O QUE ESPERAR AGORA?


                Muito difícil saber. Lula, condenado e preso, se concorre ganharia com folga, talvez até mesmo no primeiro turno. No segundo turno, ele ganharia disparado. O que dizer do nosso País numa situação como essa? Em segundo lugar, vem o Bolsonaro.  Em março de 2016 escrevi:

“    O meu maior receio é alguém sem qualquer preparo técnico, com clara tendência fascista como um Bolsonaro da vida, ganhe relevância maior do que merece, ao ponto de ser cogitado como um presidenciável com chances de ganhar. Espero que a maioria dos brasileiros, os que foram às ruas incluso, não queiram esse retrocesso institucional, pois além de um sujeito como ele não ter qualquer resposta para perguntas como gastos públicos, previdência, etc, ele ainda aprofunda receios, medos e preconceitos que realmente o Brasil não precisa"

                Eu nunca imaginei que o Bolsonaro tivesse chance de ganhar a presidência. O meu maior temor é que ele virasse uma força importante, e isso ele realmente virou, pois possui 20% das intenções de voto muito bem asseguradas. Para a esmagadora maioria desses 20%, tanto faz se ele recebeu auxílio-moradia  por vários anos(que ele mesmo diz ser imoral, o que é uma contradição clara e evidente no discurso fácil moralista dele), se ele é político há quase três décadas (mesmo com o discurso de renovação da política) ou se ele compara um negro a um porco, e depois diz que foi apenas uma brincadeira de mau gosto. Nada do que ele fizer ou disser vai mexer muito nessa margem consolidada dele. É como o cântico no discurso “guerra total”: “O Fuher lidera, nós seguimos” (“O Mito lidera, nós seguimos”).

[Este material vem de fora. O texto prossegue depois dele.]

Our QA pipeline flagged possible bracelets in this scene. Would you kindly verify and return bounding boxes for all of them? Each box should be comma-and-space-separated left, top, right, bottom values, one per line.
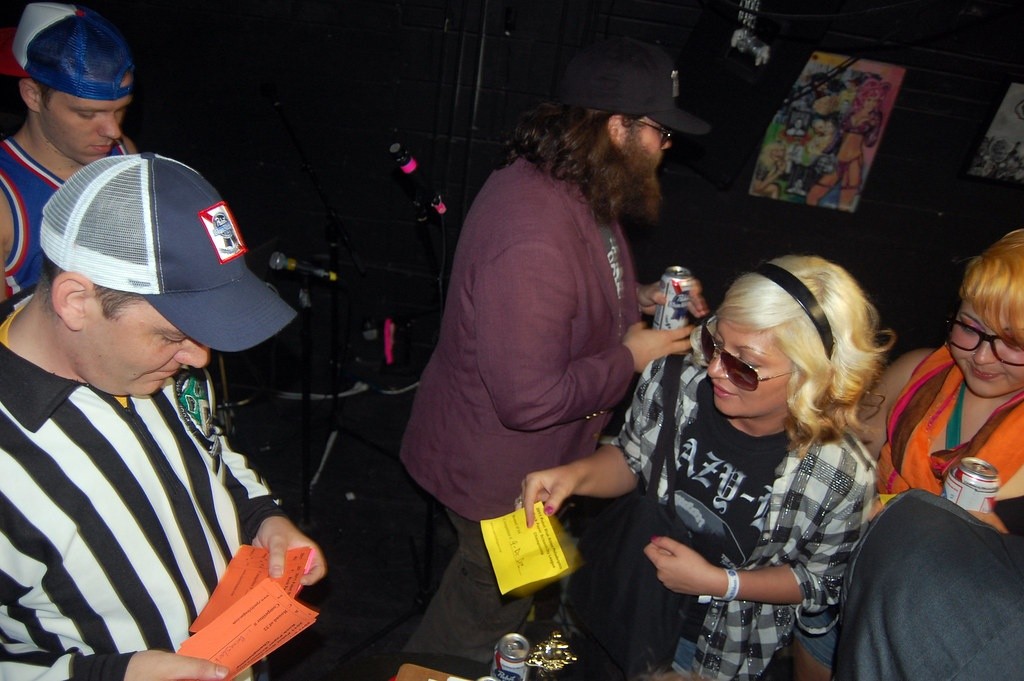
713, 568, 740, 602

                Essa é uma faceta de nossa sociedade, e é muito mais inteligente tentar entender porque tantas pessoas podem se deixar enganar por um sujeito tão despreparado, do que brigar com a realidade.  Eu acredito que Bolsonaro não tenha chances significativas no segundo turno, como sempre acreditei desde 2016, e as pesquisas demonstram que esse é o cenário mais provável. O que me assusta é que há mais de dois anos, já escrevia sobre o despreparo dele em lidar com questões simples que qualquer presidenciável sério deveria saber. 

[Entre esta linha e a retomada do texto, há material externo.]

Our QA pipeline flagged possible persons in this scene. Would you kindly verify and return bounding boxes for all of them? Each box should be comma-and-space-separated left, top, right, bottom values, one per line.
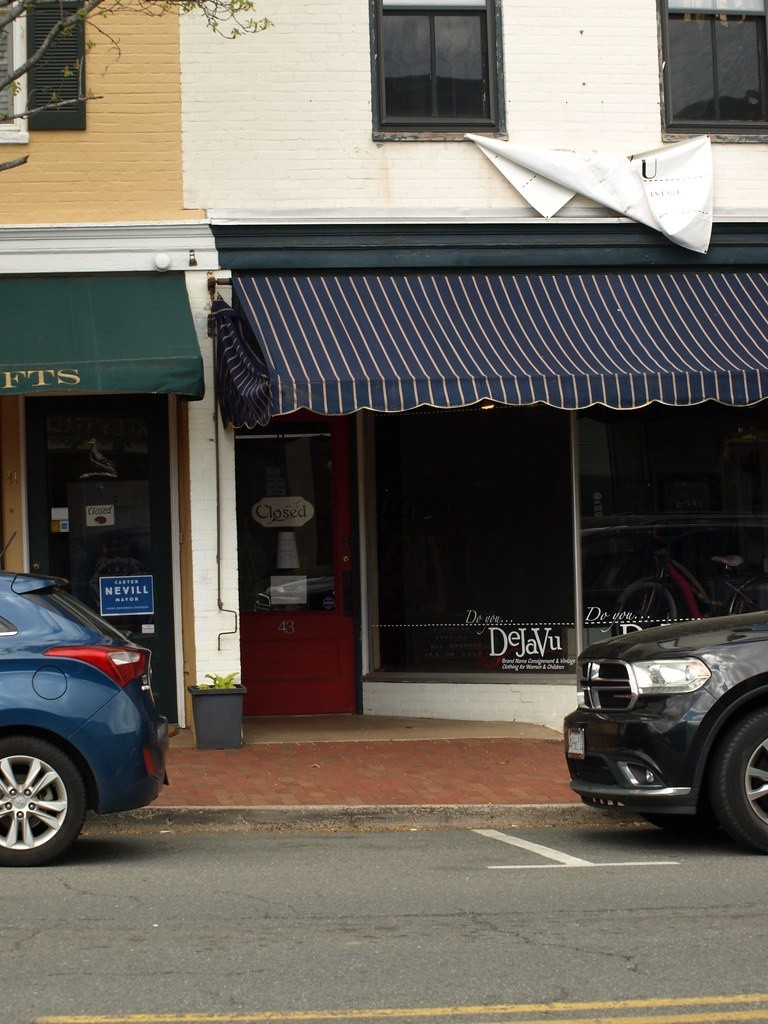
408, 470, 448, 615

                 Passou-se esse tempo todo, ele vem numa crescente desde então, e o cara ainda não conseguiu se preparar, nem que seja para enganar em respostas de 1-2 minutos, minimamente para perguntas que fujam de temas como “kit gay”, “política de gênero”, “porte de armas”, “e bandido bom é bandido morto”. É incrível. Qualquer pessoa em dois anos poderia ter se preparado minimamente.  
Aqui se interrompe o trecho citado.